Set DD_ENV in the library injector installation command for Docker to automatically tag instrumented services and other telemetry that pass through the Agent with a specific environment. For example, if the Agent is installed in your staging environment, set DD_ENV=staging to associate your observability data with staging.

For example:

docker run -d --name dd-agent \
  -e DD_API_KEY=${YOUR_DD_API_KEY} \
  -e DD_APM_ENABLED=true \
  -e DD_IAST_ENABLED=true \ 
  -e DD_ENV=staging \
  -e DD_APM_NON_LOCAL_TRAFFIC=true \
  -e DD_DOGSTATSD_NON_LOCAL_TRAFFIC=true \
  -e DD_APM_RECEIVER_SOCKET=/opt/datadog/apm/inject/run/apm.socket \
  -e DD_DOGSTATSD_SOCKET=/opt/datadog/apm/inject/run/dsd.socket \
  -v /opt/datadog/apm:/opt/datadog/apm \
  -v /var/run/docker.sock:/var/run/docker.sock:ro \
  gcr.io/datadoghq/agent:7

Removing Single Step APM and ASM instrumentation from your Agent

If you don’t want to collect trace data for a particular service, host, VM, or container, complete the follow steps:

Removing instrumentation for specific services

Run the following commands and restart the service to stop injecting the library into the service and stop producing traces from that service.

  1. Add the DD_INSTRUMENT_SERVICE_WITH_APM environment variable to the service startup command:

    DD_INSTRUMENT_SERVICE_WITH_APM=false <service_start_command>
    
  2. Restart the service.

  3. To disable ASM for code security, remove the DD_IAST_ENABLED=true environment variable from your application configuration, and restart your service.

  1. Add the DD_INSTRUMENT_SERVICE_WITH_APM environment variable to the service startup command:

    docker run -e DD_INSTRUMENT_SERVICE_WITH_APM=false <service_start_command>
    
  2. Restart the service.

  3. To disable ASM for code security, remove the DD_IAST_ENABLED=true environment variable from your application configuration, and restart your service.

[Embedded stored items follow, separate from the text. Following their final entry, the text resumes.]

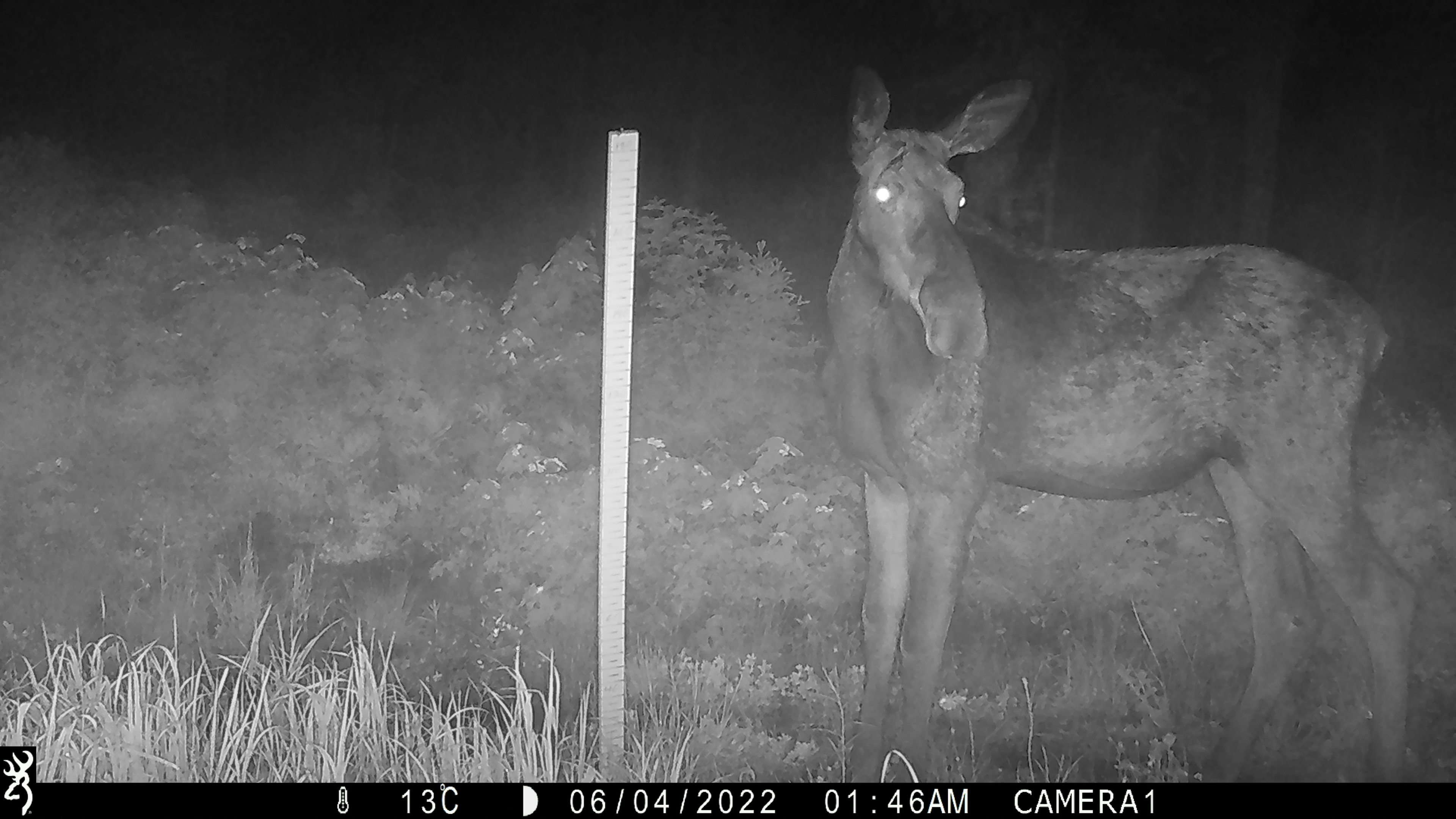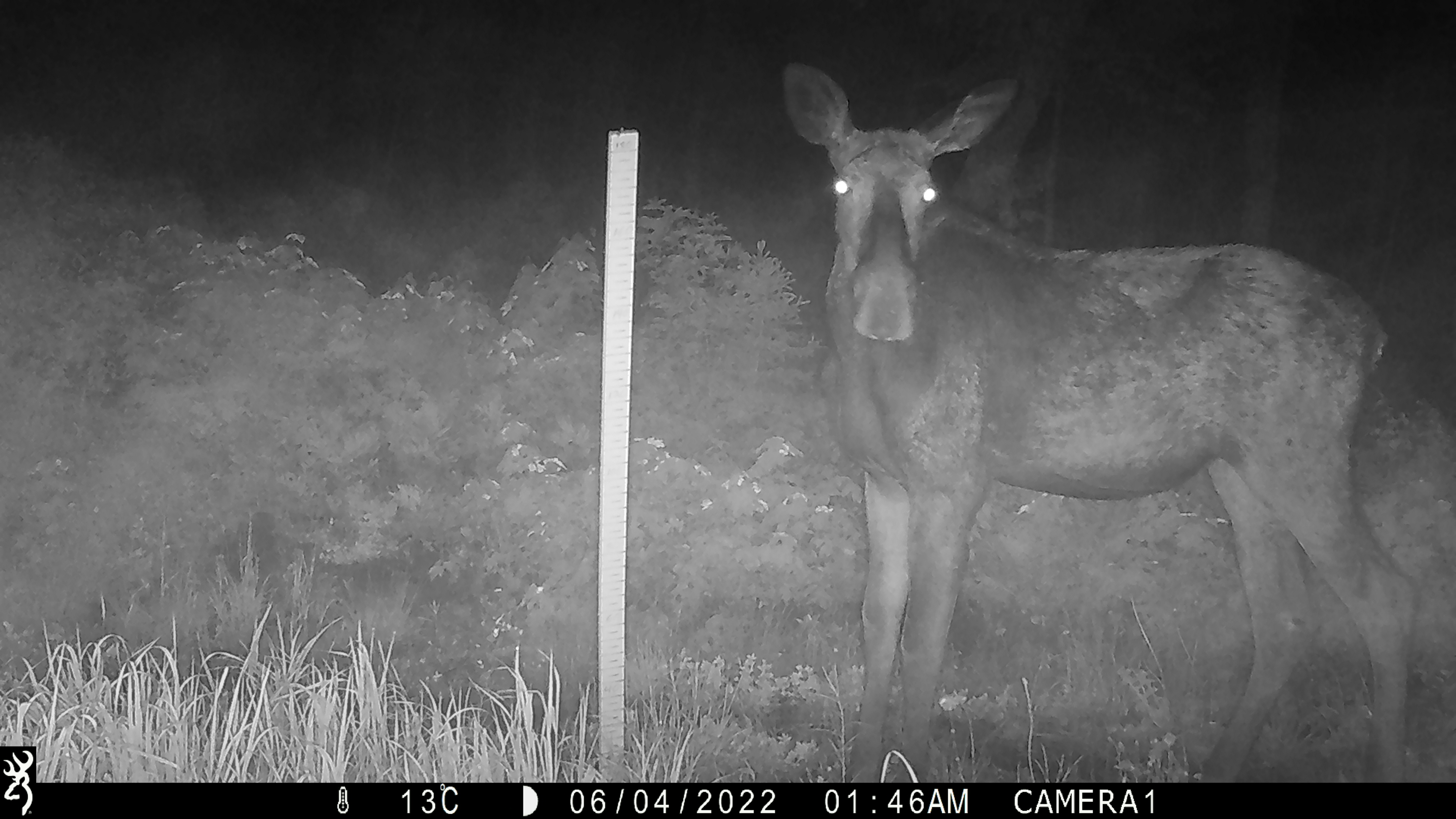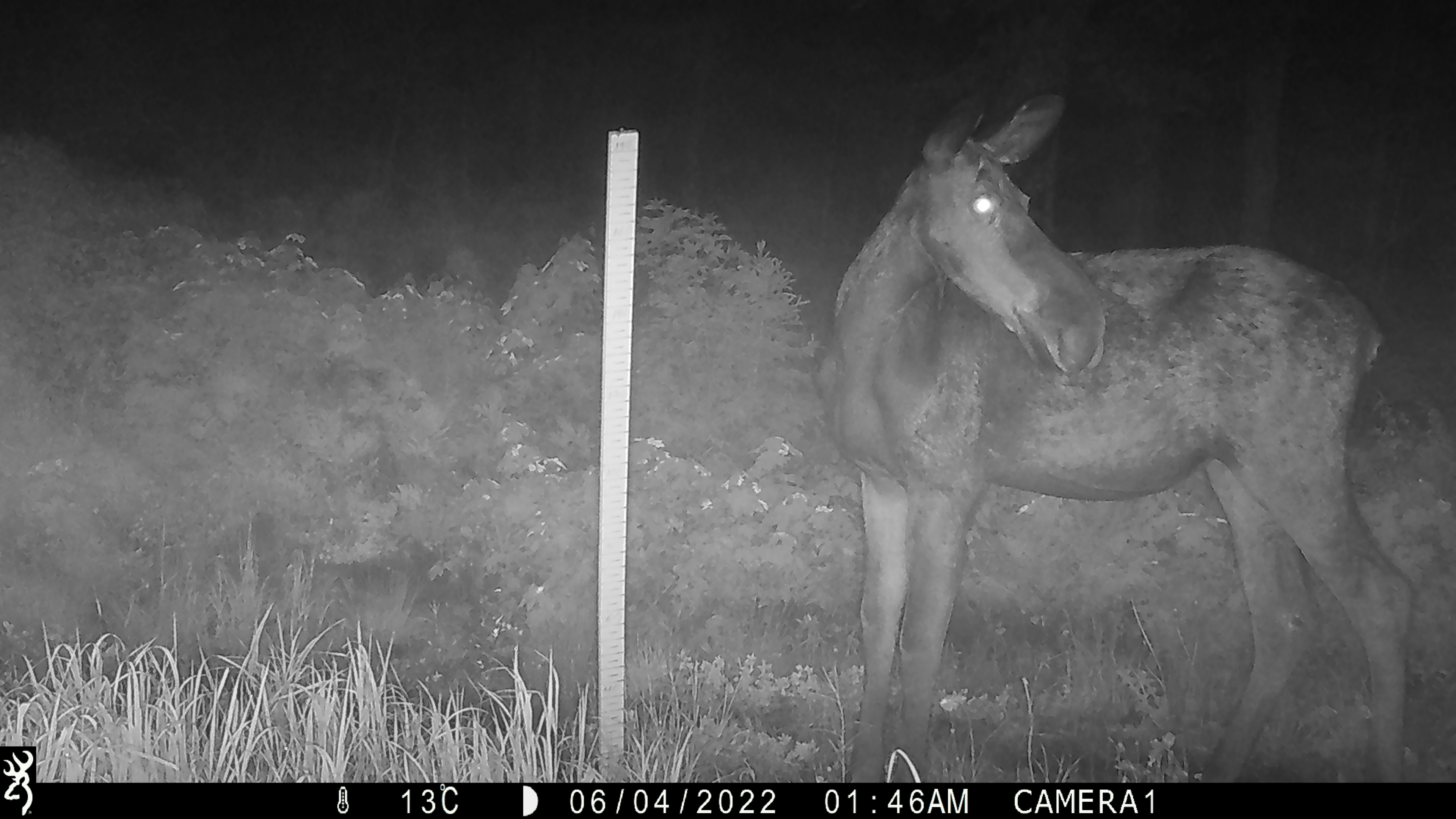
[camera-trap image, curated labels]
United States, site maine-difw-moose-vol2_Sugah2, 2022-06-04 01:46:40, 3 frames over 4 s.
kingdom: Animalia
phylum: Chordata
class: Mammalia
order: Artiodactyla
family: Cervidae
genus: Alces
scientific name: Alces alces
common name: moose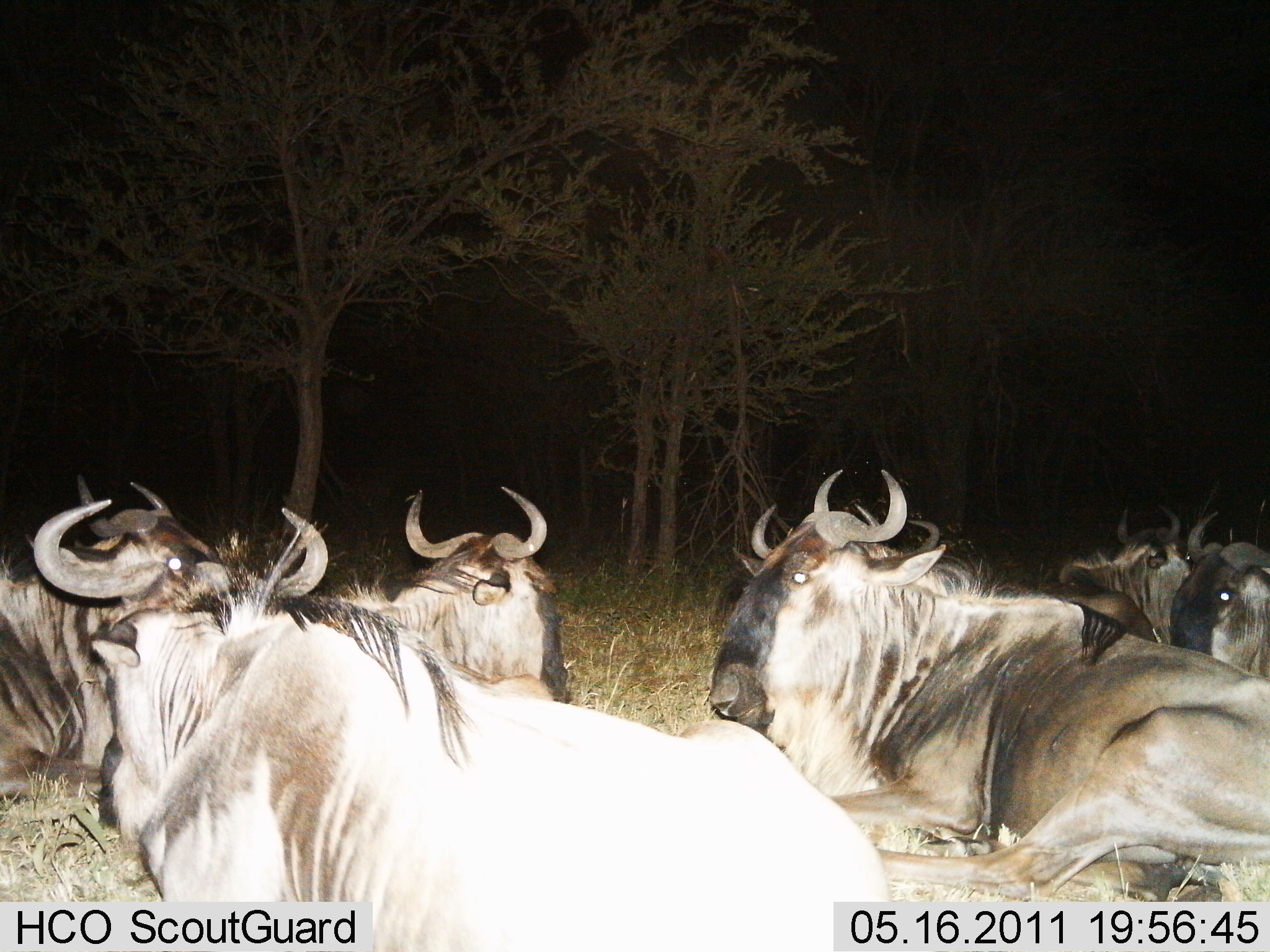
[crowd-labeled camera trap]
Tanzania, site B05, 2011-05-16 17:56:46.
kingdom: Animalia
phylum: Chordata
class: Mammalia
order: Artiodactyla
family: Bovidae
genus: Connochaetes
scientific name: Connochaetes taurinus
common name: blue wildebeest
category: wildebeest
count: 8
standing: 0%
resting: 100%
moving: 0%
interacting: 0%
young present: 0%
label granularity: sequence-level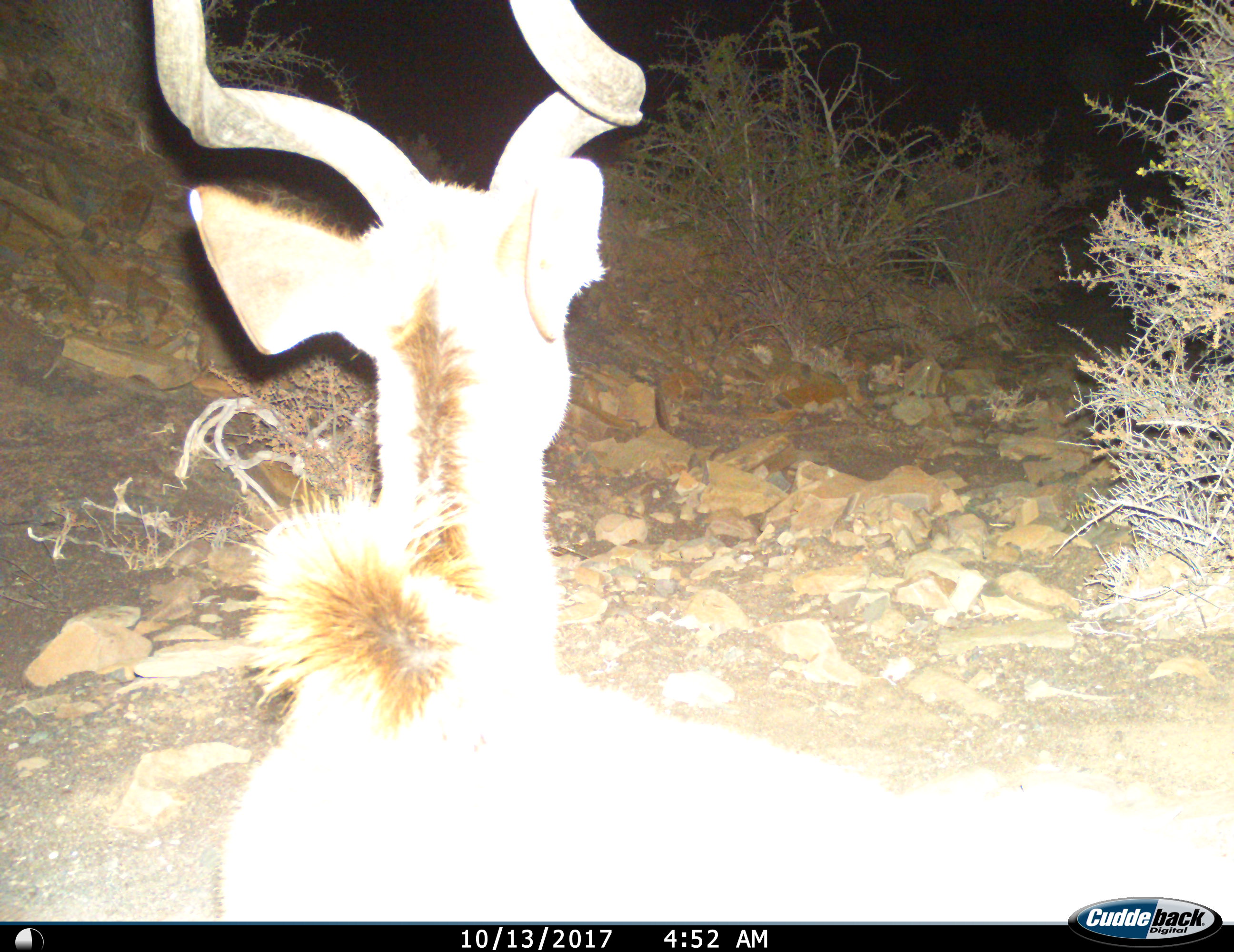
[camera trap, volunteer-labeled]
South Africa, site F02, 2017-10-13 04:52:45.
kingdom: Animalia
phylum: Chordata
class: Mammalia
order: Artiodactyla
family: Bovidae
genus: Tragelaphus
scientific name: Tragelaphus strepsiceros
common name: greater kudu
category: kudu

Removing APM for all services on the infrastructure

To stop producing traces, remove library injectors and restart the infrastructure:

  1. Run:
    dd-host-install --uninstall
    
  2. Restart your host.
  1. Uninstall local library injection:
    dd-container-install --uninstall
    
  2. Restart Docker:
    systemctl restart docker
    
    Or use the equivalent for your environment.